The original prose of the Avanti-sundari-katha is only available in fragments, and various scholars have filled the lacunas in its manuscript using their own judgment. Sanskrit scholar M. Ramakrishna Kavi theorized that Damodara was an alias of Bharavi, based on a verse in the metrical version Avanti-sundari-katha-sara. This claim has been repeated by later writers as well.

G. Harihara Sastri dismisses the identification of Bharavi with Damodara, stating that Kavi's interpretation is based on a misreading of the verse, and that the metrical version was apparently written by a later writer. Based on an analysis of palm-leaf manuscript of the Avanti-sundari-katha, Sastri concludes that Dandin's text states that "Damodara, associating himself with Bharavi, the great Śaivite and the fountain of the Muse, allied himself by ties of friendship with the prince Viṣṇuvardhana". Dandin states that Damodara wrote the Gandha-madana and a treatise on poetics (in Sanskrit and Prakrit) under the patronage of King Simha-vishnu.
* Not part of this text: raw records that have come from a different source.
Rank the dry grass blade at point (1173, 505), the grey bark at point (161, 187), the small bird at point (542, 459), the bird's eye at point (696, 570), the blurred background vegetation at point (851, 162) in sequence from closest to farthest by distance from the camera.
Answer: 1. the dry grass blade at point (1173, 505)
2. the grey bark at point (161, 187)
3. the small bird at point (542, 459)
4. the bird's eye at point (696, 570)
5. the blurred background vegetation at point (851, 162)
However, Bharavi is known to have composed only Kiratarjuniya, which further suggests that Damodara and Bharavi were two different persons.

Thus, all that can be inferred from Dandin's text is that Bharavi was a Shaivite, a great poet, and a courtier of Vishnu-vardhana; and that he introduced another poet named Damodara to Vishnu-vardhana.

=== Other accounts ===

According to one legend, Bharavi was a poor poet. After his wife rebuked him for not making money, he decided to seek royal patronage. During his journey to the royal capital, he stopped by a lake and wrote a verse encouraging the reader to not perform any act rashly. The king, who had come there during a hunting excursion, read the verse and impressed, invited Bharavi to the royal palace. However, when Bharavi arrived at the palace, a royal employee turned him away, disgusted by his poor appearance. Meanwhile, the king had inscribed the verse in gold in his bedroom. One day, he found his queen laying in the bed with a young man. He became enraged and was about to kill the two, when he saw the verse inscribed on the wall, and stopped. The queen then introduced the young man as their long lost son. The king was happy to find an heir to the throne; he found the poet and rewarded him lavishly.
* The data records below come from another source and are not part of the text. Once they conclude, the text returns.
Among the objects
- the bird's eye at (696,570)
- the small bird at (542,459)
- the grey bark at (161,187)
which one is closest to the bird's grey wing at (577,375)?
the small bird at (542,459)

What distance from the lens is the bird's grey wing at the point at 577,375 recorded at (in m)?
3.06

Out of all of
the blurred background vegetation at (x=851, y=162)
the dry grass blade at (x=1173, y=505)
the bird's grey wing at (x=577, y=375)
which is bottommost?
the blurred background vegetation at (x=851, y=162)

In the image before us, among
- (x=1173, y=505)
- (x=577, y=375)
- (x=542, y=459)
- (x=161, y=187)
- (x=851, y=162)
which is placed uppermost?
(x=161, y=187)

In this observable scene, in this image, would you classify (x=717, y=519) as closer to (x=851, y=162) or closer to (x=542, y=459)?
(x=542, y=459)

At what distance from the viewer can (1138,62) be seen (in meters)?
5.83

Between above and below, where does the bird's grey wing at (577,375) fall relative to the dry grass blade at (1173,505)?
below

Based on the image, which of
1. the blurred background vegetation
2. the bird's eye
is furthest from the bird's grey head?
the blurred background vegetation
Yet another legend describes Bharavi as a contemporary of Kalidasa and Dandin, stating that all three poets enjoyed the patronage of king Vikrama in Kanchi.
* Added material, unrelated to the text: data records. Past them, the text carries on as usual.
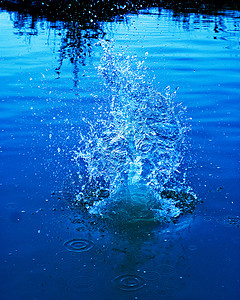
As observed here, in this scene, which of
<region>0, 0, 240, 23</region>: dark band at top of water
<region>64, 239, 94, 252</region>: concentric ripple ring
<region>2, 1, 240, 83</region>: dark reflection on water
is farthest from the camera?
<region>0, 0, 240, 23</region>: dark band at top of water

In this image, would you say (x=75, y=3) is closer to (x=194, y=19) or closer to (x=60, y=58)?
(x=194, y=19)

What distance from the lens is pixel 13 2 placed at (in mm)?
20500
Gangopadhyaya describes both these legends as "absurd and useless".

==Work==

Bharavi's only known work is Kirātārjunīya, an eighteen canto epic poem, the story for which comes from the Mahābhārata. Kirātārjunīya "is regarded to be the most powerful poem in the Sanskrit language". A. K. Warder considers it the "most perfect epic available to us", over Aśvaghoṣa's Buddhacharita, noting his greater force of expression, with more concentration and polish in every detail. Despite using extremely difficult language and rejoicing in the finer points of Sanskrit grammar, he achieves conciseness and directness. His alliteration, "crisp texture of sound", and choice of metre closely correspond to the narrative.

His poetry is characterised by its intricate styles and ethereal expressions. Like Kalidasa for his similes (upamā) and Daṇḍin for his wordplay (padalālityam), Bharavi is known for his "weight of meaning" (arthagauravam).

It is thought that Bharavi's Kiratarjuniya influenced the 8th century CE poet Magha's Shishupala Vadha.